I have absolutely no valid claim to joining the
bandwagon, not being a “proper” blog with regular entries, readership etc, but thought it’d be an incentive to update more and see how it goes. Thanks a lot to Darren at Living Room for creating the space for non-real-bloggers to have a go!
Apart from the obvious images conjured by the decade that fashion forgot (big hair, big shoulder pads, big earrings, big brick mobiles…), the ’80s was a time of transition for me, the ramifications of which are still rippling outwards in my 20something year old pond.
From effectively selfish only child (my older brothers were away at school) to having to learn to share my parents with my younger brother; from toddler at nursery to child at junior school, from a safe, closed home environment to the wider world, from only coming into contact with kids of my parents’ choosing (my parents’ friends’, I suppose), to meeting and having to interact with the huge diversity of South London’s ethnic mix. I had to confront the existence of, and adapt to, something far beyond the parameters my world.
Having Asperger’s Syndrome means (among plenty of other things) increased difficulty adapting to change – whether of a even a simple domestic routine, or a more obvious paradigm shift such as a person looming large in – or leaving – life, and certainly a change of school. I was at sea. I had a choice. I could have sunk without a trace. I struggled, and learned instead to swim.
Having an August birthday means I’ve always been young for the year, but was reassured by the fact that we were all, at least, “jubilee babies” (give or take a year). Now, of course, having come to uni by a far more circuituous route than the norm, most of my friends and contemporaries here were born during the Eighties, which is a stark reality I usually conveniently forget.

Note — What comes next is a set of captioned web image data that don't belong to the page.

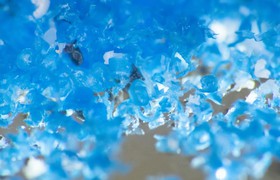Scientists at TU Freiberg develop process for removing microplastics from wastewater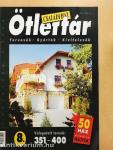 Családi Ház Ötlettár IV. évf. 2. szám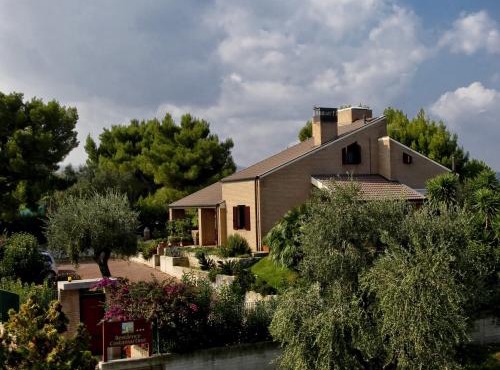 Residence Costamartino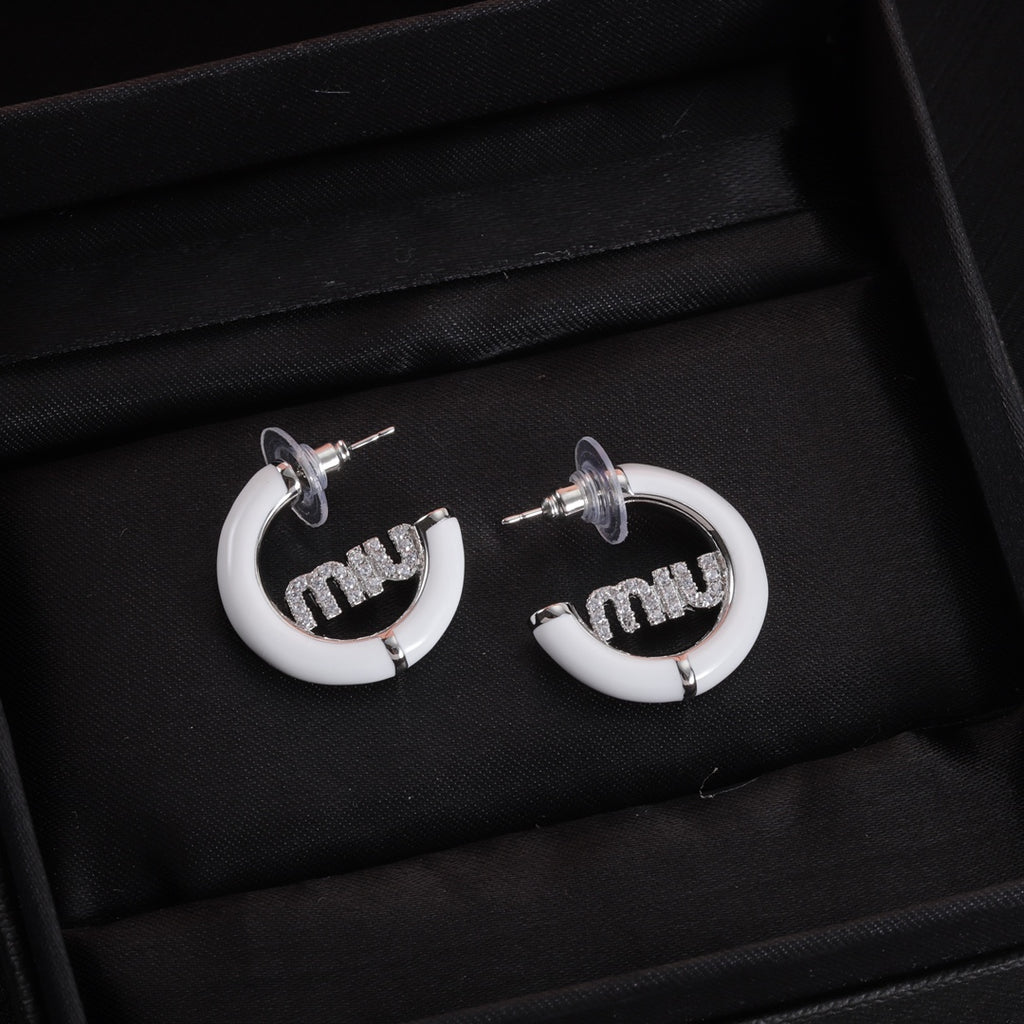 X1Z94A525E Popular  Earrings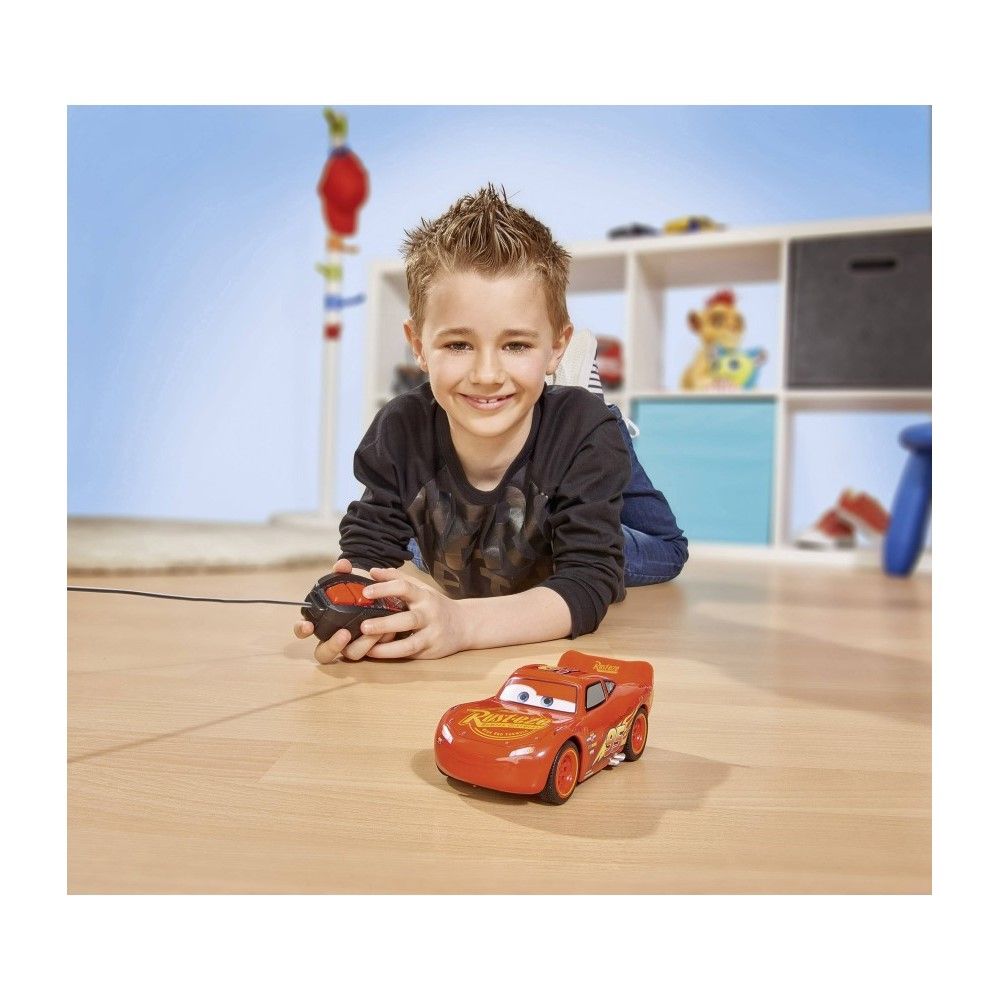 R/C - Faisca McQueen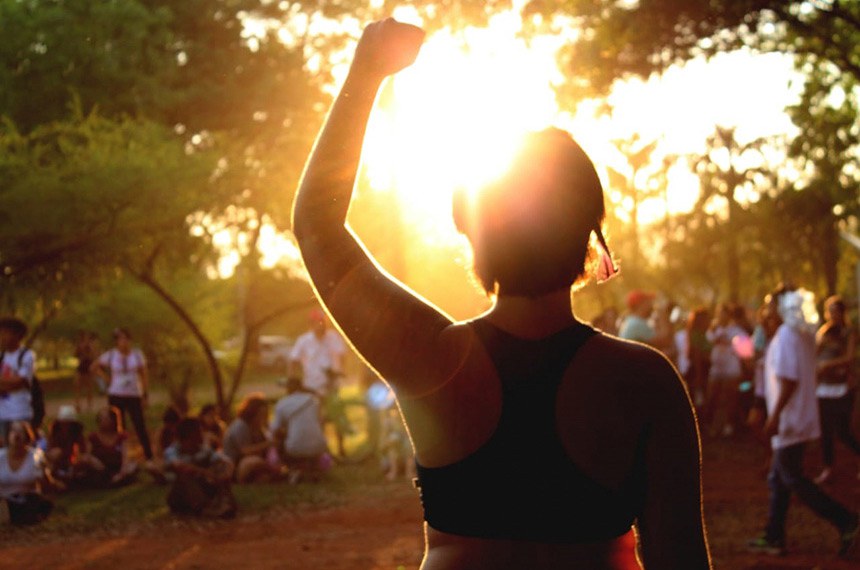 Foto: Reprodução/ALE-RO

Though of course everything’s relative, and we were all undergrads together so actual chronological age is irrelevant, it makes you (well, me really) think rather uncomfortably much about mortality, and time, and the fact that in just over three years I’ll hit 30. Really it comes down to another choice. I could hit as in a car crash – destructive head on collision where one of us comes off a heck of a lot worse and is effectively written off; or hit it more positively as a launching point, and improvise, adapt and overcome whatever the next decade chooses to throw at me.